DOCUMENT PASSAGE:
A new drawback of using my custom-compiled Firefox

January 11, 2019

For years I've used a custom-compiled Firefox, with various personal modifications. Usually this works okay and I basically don't notice any difference between my version and the official version except that the branding is a bit different (and since I build from the development tree, I'm usually effectively a Firefox version or two ahead). However, I've now run into a new drawback, one that hadn't even crossed my radar until recently.

The short version is that I read a spate of news coverage of what compiler Firefox was using, starting in September with the news that Firefox was switching to clang with LTO but really picking up steam in December with some comparisons of how Firefox builds with GCC and clang compared (part 1, part 2), and then Fedora people first considered using clang (with LTO) themselves and then improved GCC so they could stick with it while still getting LTO and PGO (via Fedora Planet/People). All of this got me to try building my own Firefox with LTO (using clang), because once I paid attention the performance improvement of LTO looked kind of attractive.

I failed. I don't know if it's my set of packages, how my Fedora machines are set up, or that I don't actually know what I'm doing about configuring Firefox to build with LTO (Link-Time Optimization), but the short version is that all of my build attempts errored out and I ran out of energy to try to get it going; my personal Firefox builds are still plain non-LTO ones, which means that I'm missing out on some performance. I'm also missing out on additional performance since I would probably never try to get the PGO (Profile-Guided Optimization) bits working, as that seems even more complicated tha LTO.

On the one hand, my impression is that much of the performance benefit is on Javascript-based benchmarks and sites, and in my main Firefox instance I block almost all Javascript from almost everyone (although I'm getting a bit more relaxed about that). If I'm using Google Maps or some other Javascript heavy site, it's in the official Fedora Firefox and very soon that's going to have both PGO and LTO.

On the other hand, there are two cases where I actually do care about Javascript performance in my main Firefox and it's probably a limiting factor. The first is for our new Grafana dashboards; I usually view these in my main browser for convenience, and my typical style of dashboard winds up running rather a lot of Javascript, DOM manipulation, CSS (re)sizing, and so on that takes a visible amount of time and CPU. I don't look at our dashboards all that often, but it would be nice if they were more responsive.

Spatial reasoning question data
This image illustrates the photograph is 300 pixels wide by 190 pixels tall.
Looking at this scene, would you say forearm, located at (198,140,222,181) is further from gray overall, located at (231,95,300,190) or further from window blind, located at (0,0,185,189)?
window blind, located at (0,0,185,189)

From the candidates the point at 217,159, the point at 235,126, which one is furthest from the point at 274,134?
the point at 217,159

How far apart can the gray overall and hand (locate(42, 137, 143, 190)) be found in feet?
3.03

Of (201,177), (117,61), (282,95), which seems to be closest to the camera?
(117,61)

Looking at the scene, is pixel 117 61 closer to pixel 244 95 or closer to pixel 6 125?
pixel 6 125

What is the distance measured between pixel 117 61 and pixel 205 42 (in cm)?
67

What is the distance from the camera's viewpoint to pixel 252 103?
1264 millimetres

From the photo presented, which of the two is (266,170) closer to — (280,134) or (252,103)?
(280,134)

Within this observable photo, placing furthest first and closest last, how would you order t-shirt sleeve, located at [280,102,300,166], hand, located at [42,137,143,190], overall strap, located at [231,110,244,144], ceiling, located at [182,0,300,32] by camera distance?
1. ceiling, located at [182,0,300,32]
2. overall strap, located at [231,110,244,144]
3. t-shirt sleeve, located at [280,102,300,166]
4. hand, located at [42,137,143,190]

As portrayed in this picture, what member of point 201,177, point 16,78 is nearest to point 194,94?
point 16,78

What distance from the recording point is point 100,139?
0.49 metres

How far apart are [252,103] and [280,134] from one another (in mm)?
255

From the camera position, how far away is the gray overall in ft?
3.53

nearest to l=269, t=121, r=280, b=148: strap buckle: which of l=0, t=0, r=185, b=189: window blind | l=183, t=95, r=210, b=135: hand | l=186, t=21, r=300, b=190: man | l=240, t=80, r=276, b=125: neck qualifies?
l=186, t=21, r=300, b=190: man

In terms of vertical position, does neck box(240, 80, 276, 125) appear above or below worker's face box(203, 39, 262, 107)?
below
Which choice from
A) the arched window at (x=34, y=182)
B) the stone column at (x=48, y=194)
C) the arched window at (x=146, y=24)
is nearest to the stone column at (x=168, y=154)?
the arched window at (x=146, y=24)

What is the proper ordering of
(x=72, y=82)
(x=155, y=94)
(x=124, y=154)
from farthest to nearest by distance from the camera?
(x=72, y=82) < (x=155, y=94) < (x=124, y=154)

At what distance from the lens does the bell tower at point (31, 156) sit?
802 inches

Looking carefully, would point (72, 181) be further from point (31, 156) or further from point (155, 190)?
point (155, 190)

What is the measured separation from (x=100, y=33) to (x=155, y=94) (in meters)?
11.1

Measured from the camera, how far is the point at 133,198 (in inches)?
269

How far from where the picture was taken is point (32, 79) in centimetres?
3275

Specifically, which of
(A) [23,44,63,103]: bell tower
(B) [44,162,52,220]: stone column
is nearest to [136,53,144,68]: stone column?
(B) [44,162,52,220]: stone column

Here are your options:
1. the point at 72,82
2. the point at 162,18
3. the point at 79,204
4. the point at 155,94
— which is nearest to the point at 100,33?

REQUIREMENTS:
a: Update the records from the line that contains "At what distance" through the end of the records, inclusive, replacing "bell tower" with "clock tower" and leaving everything else unchanged. Give only those lines.
b: Take the post on custom-compiled Firefox further, continuing from the point where it stops.

EXPECTED ANSWERS:
a:
At what distance from the lens does the clock tower at point (31, 156) sit?
802 inches

Looking carefully, would point (72, 181) be further from point (31, 156) or further from point (155, 190)?
point (155, 190)

What is the measured separation from (x=100, y=33) to (x=155, y=94) (in meters)?
11.1

Measured from the camera, how far is the point at 133,198 (in inches)?
269

How far from where the picture was taken is point (32, 79) in centimetres?
3275

Specifically, which of
(A) [23,44,63,103]: clock tower
(B) [44,162,52,220]: stone column
is nearest to [136,53,144,68]: stone column?
(B) [44,162,52,220]: stone column

Here are your options:
1. the point at 72,82
2. the point at 162,18
3. the point at 79,204
4. the point at 155,94
— which is nearest to the point at 100,33?

b:
The second and much bigger case is Firefox addons themselves. All WebExtensions addons are completely written in Javascript, and things like uBlock Origin are not small and do an appreciable amount of Javascript computation in the process of blocking all of the other Javascript for me. In fact, uBlock Origin has started using WebAssembly for some of its CPU-intensive internals (currently for a hostname trie, and see also, and there's also WASM lz4 stuff). Improving the performance of addons would basically improve the performance of my Firefox as a whole, since addons potentially run on everything I visit (and both uBlock Origin and uMatrix are probably active on basically every page load).

(LTO and PGO may not improve the performance of WASM and JIT'd Javascript very much, though, and hopefully much addon code is heavily JIT-optimized because it runs so often and is in a more or less permanent context.)

In the long run hopefully I'll be able to build my own version of Firefox with LTO and most of this will be irrelevant (because I'll have most of the performance of official Fedora and Mozilla builds). I'm happy to do it with either GCC or clang, whichever is easier to get going (I'd say 'works better', but I'm honest; I'll pick whichever is less hassle for me). Even if I can't get LTO going, I'm not likely to give up on my custom-compiled Firefox because my patches are fairly important to me. But the whole LTO experience has certainly given me something to think about.

(Chrome is a much more extreme case for differences between official builds and your own work or even Chromium, because only the official Google Chrome versions come with Flash magically built in. There are things that still might need Flash today, although fewer than there used to be. Your Linux distribution's Chromium builds probably come with much less Google surveillance, though.)


Comments on this page:

By Jukka at 2019-01-14 02:31:01:

Are you sure about the extensions? Check this out:

https://arxiv.org/abs/1901.03397

At this point, I'm inclined to say that one shouldn't use any extensions whatsoever, but instead patch a browser by hand (and preferably your own hand).

By cks at 2019-01-14 11:21:40:

Extensions are dangerous in general but I feel that addons in Firefox are less risky than Chrome for various reasons and my curated set is not dangerous in particular. All of them are open source (and I have copies of the source), and many of them are highly regarded and used and thus very likely have a lot of people paying attention.

(I also have Firefox set to not auto-update extensions. Since I track the repos for the extensions, I should see a strong correspondence between Firefox offering new versions of extensions and changes in extension repos. If I see an update with no repo changes or no new version tag (for the repos that use them), that's a red alert.)

By Jukka at 2019-01-14 12:55:57:

I concur in the sense that the comment was not about uBlock, NoScript, or anything like that. I'd trust those as well. But think about the grand issue in probabilistic terms: what would be the probability for picking out a random Firefox extension with glaring security and privacy issues?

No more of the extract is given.